- The price of gold is up 0.35% as investors seek safety in the face of potential US tariffs and rising British gold yields.
- Fed officials deliver mixed signals on the path of interest rates during a tranquil session.
- Market attention is focused on upcoming U.S. nonfarm payrolls data and consumer sentiment metrics for further economic signals.
The price of gold rose for a third straight day, rising 0.35% on safe-haven demand fueled by concerns over Donald Trump’s proposed policies as the United Kingdom (UK) grappled with a budget crisis. At the time of writing, the XAU/USD rate is USD 2,671.
On Wednesday, CNN revealed that United States (US) President-elect Donald Trump may consider declaring a national economic emergency, which would provide him with legal justification to impose tariffs on US adversaries and allies. Earlier on Thursday night, the yield on British gold at the long end of the curve rose sharply above 5%, its highest level since 1998.
Meanwhile, Federal Reserve (Fed) officials are making headlines as US financial markets remain closed amid national mourning for former US President Jimmy Carter.
Fed Governor Michelle Bowman maintained a hawkish stance, saying the central bank should be cautious when adjusting interest rates, while Jeffrey Schmid of the Kansas City Fed added that rates were “almost” neutral.
Earlier, Philadelphia Fed representative Patrick Harker revealed that the US central bank may hold off due to uncertainty, while Susan Collins from Boston said that the current outlook suggests a gradual approach to interest rate cuts.
This week, investors are closely awaiting the release of December US nonfarm payrolls data and consumer sentiment from the University of Michigan (UoM).
Daily Market Change Summary: Gold and US Dollar are rising slightly
- The gold price shrugs off higher U.S. real yields, which rose two basis points to 2.29%. At the same time, the yield on 10-year US T bonds remains unchanged at 4.691%
- The US Dollar Index (DXY), which tracks the dollar’s value against a basket of six currencies, rose 0.16% to 109.18.
- More data from the labor market were published.

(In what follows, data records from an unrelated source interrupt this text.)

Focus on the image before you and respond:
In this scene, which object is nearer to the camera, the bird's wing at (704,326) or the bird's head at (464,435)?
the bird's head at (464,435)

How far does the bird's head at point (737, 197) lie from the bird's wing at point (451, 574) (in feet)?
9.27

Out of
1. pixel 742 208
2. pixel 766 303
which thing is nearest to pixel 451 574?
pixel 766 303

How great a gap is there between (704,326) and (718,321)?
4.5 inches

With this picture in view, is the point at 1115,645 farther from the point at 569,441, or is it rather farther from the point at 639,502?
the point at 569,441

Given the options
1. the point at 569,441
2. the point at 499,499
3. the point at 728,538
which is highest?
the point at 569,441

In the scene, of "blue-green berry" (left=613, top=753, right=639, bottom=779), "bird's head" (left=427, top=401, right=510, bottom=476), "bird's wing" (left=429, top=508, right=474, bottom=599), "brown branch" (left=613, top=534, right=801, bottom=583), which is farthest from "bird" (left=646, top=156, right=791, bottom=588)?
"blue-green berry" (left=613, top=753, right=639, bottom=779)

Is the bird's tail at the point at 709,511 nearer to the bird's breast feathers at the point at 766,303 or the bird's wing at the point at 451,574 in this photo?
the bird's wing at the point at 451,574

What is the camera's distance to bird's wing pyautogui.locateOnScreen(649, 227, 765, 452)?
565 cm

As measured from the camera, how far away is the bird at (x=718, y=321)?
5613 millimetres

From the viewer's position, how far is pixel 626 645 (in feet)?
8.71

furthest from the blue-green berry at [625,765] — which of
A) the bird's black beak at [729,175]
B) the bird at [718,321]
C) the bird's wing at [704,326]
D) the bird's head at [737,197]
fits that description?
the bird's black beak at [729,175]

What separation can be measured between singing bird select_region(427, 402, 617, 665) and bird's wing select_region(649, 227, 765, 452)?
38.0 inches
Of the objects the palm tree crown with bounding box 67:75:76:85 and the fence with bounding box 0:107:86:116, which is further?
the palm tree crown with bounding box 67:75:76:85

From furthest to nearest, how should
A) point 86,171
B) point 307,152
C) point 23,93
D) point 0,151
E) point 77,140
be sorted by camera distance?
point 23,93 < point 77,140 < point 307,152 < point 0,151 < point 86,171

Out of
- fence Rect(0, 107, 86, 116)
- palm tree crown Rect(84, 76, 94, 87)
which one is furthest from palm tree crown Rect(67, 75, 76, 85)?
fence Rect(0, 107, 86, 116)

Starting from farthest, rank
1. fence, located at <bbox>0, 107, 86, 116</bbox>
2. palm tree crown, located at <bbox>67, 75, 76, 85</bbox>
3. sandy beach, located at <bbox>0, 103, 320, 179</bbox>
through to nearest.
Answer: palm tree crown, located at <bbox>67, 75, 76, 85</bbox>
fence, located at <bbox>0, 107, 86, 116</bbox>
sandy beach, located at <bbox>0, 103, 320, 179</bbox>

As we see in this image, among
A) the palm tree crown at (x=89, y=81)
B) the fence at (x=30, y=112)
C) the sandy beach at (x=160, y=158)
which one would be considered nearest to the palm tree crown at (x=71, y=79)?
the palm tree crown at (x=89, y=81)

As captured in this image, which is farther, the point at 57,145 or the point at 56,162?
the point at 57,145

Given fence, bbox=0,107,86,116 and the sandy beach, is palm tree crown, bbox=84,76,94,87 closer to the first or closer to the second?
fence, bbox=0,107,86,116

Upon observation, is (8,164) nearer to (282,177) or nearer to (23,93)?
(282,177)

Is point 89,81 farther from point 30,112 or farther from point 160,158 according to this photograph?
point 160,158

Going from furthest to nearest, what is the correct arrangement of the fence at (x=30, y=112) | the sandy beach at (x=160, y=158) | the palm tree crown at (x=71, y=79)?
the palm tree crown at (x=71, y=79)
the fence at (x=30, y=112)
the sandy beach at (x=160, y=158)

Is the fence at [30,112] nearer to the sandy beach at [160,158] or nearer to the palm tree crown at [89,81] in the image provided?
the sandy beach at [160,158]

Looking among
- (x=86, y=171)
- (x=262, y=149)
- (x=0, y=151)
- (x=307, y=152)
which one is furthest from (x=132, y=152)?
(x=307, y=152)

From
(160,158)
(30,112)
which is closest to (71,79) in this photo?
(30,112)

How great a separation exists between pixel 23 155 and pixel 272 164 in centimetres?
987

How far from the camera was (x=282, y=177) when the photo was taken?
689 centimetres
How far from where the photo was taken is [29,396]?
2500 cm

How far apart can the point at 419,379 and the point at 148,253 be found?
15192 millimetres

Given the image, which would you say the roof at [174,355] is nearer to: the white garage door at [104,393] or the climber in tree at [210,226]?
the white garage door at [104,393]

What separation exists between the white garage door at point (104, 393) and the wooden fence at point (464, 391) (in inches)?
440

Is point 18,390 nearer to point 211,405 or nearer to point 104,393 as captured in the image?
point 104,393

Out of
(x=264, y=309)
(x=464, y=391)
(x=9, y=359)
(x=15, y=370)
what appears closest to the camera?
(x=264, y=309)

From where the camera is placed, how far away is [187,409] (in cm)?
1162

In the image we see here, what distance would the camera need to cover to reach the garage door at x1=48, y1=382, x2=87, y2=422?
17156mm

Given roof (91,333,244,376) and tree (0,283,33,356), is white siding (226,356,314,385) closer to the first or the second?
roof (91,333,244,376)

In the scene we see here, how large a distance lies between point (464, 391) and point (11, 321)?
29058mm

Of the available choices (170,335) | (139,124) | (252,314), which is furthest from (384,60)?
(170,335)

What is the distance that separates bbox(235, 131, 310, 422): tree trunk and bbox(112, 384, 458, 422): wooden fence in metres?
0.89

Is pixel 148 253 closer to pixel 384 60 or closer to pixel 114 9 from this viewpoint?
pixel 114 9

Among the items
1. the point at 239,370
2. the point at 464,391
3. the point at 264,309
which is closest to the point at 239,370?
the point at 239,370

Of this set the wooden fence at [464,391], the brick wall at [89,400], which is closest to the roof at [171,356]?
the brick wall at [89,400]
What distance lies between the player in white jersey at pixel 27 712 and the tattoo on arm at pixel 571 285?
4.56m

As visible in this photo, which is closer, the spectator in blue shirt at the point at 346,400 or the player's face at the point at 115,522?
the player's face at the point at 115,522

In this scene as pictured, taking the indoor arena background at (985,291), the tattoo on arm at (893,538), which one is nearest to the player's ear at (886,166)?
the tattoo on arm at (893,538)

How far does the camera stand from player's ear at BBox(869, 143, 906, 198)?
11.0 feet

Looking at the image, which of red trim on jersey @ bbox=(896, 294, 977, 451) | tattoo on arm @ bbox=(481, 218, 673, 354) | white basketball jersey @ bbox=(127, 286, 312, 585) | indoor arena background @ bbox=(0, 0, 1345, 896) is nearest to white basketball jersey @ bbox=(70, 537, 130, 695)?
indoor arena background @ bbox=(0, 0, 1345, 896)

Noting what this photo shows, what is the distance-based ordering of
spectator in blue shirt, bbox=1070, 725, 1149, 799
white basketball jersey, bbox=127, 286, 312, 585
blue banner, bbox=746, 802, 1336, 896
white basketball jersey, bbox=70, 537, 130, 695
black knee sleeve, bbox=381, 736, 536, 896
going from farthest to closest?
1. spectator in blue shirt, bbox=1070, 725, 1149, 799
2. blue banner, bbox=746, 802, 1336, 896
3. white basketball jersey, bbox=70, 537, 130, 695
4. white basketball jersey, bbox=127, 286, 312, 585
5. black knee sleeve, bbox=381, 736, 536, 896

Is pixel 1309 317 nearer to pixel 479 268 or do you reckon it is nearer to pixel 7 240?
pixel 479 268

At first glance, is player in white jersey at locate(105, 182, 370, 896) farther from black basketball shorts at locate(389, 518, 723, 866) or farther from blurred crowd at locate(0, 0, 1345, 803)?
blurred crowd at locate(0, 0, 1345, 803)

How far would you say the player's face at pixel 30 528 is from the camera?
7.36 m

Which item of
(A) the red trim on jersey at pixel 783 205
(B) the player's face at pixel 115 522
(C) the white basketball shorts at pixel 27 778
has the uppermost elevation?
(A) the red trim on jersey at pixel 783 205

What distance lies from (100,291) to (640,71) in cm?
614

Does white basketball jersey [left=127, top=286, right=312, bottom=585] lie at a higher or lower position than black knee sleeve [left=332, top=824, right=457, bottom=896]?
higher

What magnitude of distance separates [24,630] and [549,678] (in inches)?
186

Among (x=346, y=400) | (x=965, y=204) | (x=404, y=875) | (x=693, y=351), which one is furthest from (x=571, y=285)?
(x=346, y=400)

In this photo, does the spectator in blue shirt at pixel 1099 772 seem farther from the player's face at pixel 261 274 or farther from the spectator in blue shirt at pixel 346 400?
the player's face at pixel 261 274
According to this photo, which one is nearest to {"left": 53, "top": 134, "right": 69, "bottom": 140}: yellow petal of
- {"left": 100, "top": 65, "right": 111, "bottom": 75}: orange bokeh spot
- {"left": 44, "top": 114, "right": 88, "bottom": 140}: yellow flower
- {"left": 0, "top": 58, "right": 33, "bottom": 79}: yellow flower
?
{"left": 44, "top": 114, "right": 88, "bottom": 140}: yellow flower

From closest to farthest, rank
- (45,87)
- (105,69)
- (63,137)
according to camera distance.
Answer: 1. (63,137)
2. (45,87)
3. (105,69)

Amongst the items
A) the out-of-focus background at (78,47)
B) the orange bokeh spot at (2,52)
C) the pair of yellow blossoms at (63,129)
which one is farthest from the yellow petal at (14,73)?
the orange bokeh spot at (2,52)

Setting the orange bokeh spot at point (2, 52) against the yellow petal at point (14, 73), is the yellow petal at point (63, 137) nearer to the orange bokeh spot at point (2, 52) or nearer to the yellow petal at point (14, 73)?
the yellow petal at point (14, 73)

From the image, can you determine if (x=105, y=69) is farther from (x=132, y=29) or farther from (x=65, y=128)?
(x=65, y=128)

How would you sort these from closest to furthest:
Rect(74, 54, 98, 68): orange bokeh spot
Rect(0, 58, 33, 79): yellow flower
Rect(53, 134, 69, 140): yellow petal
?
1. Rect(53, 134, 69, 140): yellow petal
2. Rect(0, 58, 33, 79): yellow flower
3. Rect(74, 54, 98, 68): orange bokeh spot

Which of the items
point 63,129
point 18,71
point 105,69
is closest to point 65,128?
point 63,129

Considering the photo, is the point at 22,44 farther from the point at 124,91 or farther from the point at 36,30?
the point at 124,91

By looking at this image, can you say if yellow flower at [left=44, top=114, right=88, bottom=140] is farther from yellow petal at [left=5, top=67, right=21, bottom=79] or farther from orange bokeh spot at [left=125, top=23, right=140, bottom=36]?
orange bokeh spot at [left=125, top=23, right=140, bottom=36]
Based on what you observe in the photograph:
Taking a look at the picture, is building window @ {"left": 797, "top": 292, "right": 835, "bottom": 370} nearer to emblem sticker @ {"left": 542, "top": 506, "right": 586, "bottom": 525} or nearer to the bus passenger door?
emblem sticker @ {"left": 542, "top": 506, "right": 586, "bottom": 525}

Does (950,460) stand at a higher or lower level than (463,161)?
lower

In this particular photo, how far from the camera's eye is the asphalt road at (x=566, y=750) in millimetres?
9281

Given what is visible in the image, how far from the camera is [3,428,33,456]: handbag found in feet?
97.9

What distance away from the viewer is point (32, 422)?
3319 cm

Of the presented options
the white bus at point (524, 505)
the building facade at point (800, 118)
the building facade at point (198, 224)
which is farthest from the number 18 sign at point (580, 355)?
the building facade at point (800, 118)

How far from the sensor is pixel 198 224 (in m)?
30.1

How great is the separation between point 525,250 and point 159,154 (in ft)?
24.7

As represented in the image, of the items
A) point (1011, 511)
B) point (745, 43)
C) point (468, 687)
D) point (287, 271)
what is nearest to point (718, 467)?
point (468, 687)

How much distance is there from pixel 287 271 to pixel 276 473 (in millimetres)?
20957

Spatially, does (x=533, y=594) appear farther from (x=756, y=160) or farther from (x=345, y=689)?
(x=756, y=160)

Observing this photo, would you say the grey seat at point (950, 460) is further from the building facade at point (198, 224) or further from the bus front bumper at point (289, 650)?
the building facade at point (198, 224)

The US Challenger Jobs report for December showed a significant decline in layoffs, with employers cutting 38,792 jobs compared to 57,727 in November.
- The Federal Reserve’s moderating expectations continued to decline. The December Fed Funds futures contract prices an easing of monetary policy by 54 basis points.
- The minutes of the December FOMC meeting indicated that the central bank was close to the point where it would be appropriate to sluggish the pace of monetary easing. Participants indicated that if the data are in line with expectations, “monetary policy easing should continue.”
- On Wednesday, the World Gold Council said exchange-traded funds backed by physical gold recorded their first inflow in four years.
XAU/USD Technical Outlook: Gold price rises above $2,650 as bulls emerge
The gold price continues to rise, making a series of higher and higher lows after bouncing off the 50-day elementary moving average (SMA) of $2,646, causing XAU/USD to jump towards the $2,670 area.
As it continues to strengthen, gold’s first resistance will be at $2,700, followed by the December 12 high of $2,726 and the all-time high (ATH) of $2,790.
On the other hand, if sellers push XAU/USD below the 50-day SMA, the path will open to test the 100-day SMA at $2,630. If breached, the next key support level would be $2,600, with further losses potentially extending to the 200-day SMA at $2,500.